**Fragmento mostrado:**
◇ ◇ ◇ ◇
Total, ¿me aconsejas que lo deje así, no?


----------



## Blu di Prussia

sabrinita85 said:


> Total, ¿me aconsejas que lo deje así, no?



Por mi parte puedes dejarlo así: _algunas cosas no se pueden decir_. Luego _a piacere_ puedes matizar tu intención según mi último post.


----------



## sabrinita85

Vale, pues muchas gracias!


----------



## Neuromante

Blu:

Estas cosas no dependen de la psicología del *Oyente* sino de la psicología de los *hablantes* de una lengua y no tienen nada que ver con normas y conceptos gramaticales sino con el uso activo de la lengua 
Por otra parte Cristina se refiere a la forma de expresarse, a las estructuras a las que es más fácil recurrir, incluso por como se mueve la lengua en la boca. Nada que ver con voces activas o pasivas
Sobre lo de  "bloqueo mental" nada, absolutamente nada que ver con lo que yo decía. Me refería a como se entiende esa frase en español. Sinceramente no entiendo nada de lo que has dicho en ese párrafo, no veo ninguna relación en tu respuesta.

Francamente: No sé en Alemania, pero en España la psicología es una cosa distinta a la lengua y a la gramática.


Pd Sabrinita: Haz caso esta vez a los madrelinga. Que, con argumentos distintos, estamos de acuerdo sobre qué frase usar


----------



## Blu di Prussia

> Blu:
> 
> Estas cosas no dependen de la psicología del *Oyente * sino de la psicología de los *hablantes*



Oyente o hablante, una cuestión de psicología al fin y a cabo. A menos que esos hablantes que citas les guste monologar. 



> Francamente: No sé en Alemania, pero en España la psicología es una cosa distinta a la lengua y a la gramática.


 Sin lugar a ninguna duda.




> Pd Sabrinita: Haz caso esta vez a los madrelinga. Que, con argumentos distintos, estamos de acuerdo sobre qué frase usar


 No es muy gentil excluir así a los extranjeros que aprenden castellano. Se hacen caso las ordenes, no las opiniones. Ser de lengua madre no es ningún abolengo linguístico o garantía de competencia Neuro, que los extranjeros deben aceptar por Grazia di Dio. Lo digo sobretodo e per lo più, porque yo también soy hispanohablante.


----------
◇ ◇ ◇ ◇
**Datos mostrados:**
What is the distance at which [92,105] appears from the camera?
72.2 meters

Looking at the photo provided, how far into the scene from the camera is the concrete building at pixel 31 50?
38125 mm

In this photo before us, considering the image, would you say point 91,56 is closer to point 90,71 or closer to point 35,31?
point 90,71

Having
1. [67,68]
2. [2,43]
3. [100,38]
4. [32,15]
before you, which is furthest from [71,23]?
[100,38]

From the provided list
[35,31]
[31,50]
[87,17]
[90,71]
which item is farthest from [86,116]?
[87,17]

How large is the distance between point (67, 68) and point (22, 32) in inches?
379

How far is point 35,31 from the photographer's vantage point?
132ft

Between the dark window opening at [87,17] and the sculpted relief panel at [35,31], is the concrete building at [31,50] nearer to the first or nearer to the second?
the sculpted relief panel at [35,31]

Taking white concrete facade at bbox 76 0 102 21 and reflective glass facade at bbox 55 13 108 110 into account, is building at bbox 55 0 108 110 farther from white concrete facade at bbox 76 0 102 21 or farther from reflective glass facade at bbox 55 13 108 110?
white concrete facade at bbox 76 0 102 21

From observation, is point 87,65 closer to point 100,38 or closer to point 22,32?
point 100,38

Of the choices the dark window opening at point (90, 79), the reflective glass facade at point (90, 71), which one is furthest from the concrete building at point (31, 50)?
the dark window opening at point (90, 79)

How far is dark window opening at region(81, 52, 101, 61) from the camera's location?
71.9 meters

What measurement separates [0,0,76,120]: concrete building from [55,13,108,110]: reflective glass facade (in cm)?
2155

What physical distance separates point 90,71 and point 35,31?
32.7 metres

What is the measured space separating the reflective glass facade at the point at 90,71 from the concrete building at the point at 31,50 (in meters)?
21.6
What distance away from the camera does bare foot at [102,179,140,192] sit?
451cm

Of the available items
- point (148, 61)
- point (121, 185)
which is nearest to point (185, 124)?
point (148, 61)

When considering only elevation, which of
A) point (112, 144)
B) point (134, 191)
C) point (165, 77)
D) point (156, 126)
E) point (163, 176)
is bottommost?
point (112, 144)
◇ ◇ ◇ ◇
**Consigna A:** Repite tal cual todo lo que va en el fragmento desde "Oyente o hablante, una" hasta "a ninguna duda.".
**Consigna B:** Enumera, sin repetir ninguno, los nombres de usuario que encabezan las intervenciones del fragmento.
**Consigna C:** En el fragmento, ¿de qué dice Neuromante que dependen "estas cosas"?
Las entradas provienen de una fuente distinta a la del fragmento.

**Resultado del ejercicio A:**
Oyente o hablante, una cuestión de psicología al fin y a cabo. A menos que esos hablantes que citas les guste monologar. 



> Francamente: No sé en Alemania, pero en España la psicología es una cosa distinta a la lengua y a la gramática.


 Sin lugar a ninguna duda.

**Resultado del ejercicio B:** Blu di Prussia, sabrinita85, Neuromante

**Resultado del ejercicio C:** De la psicología de los hablantes de una lengua, no de la del oyente.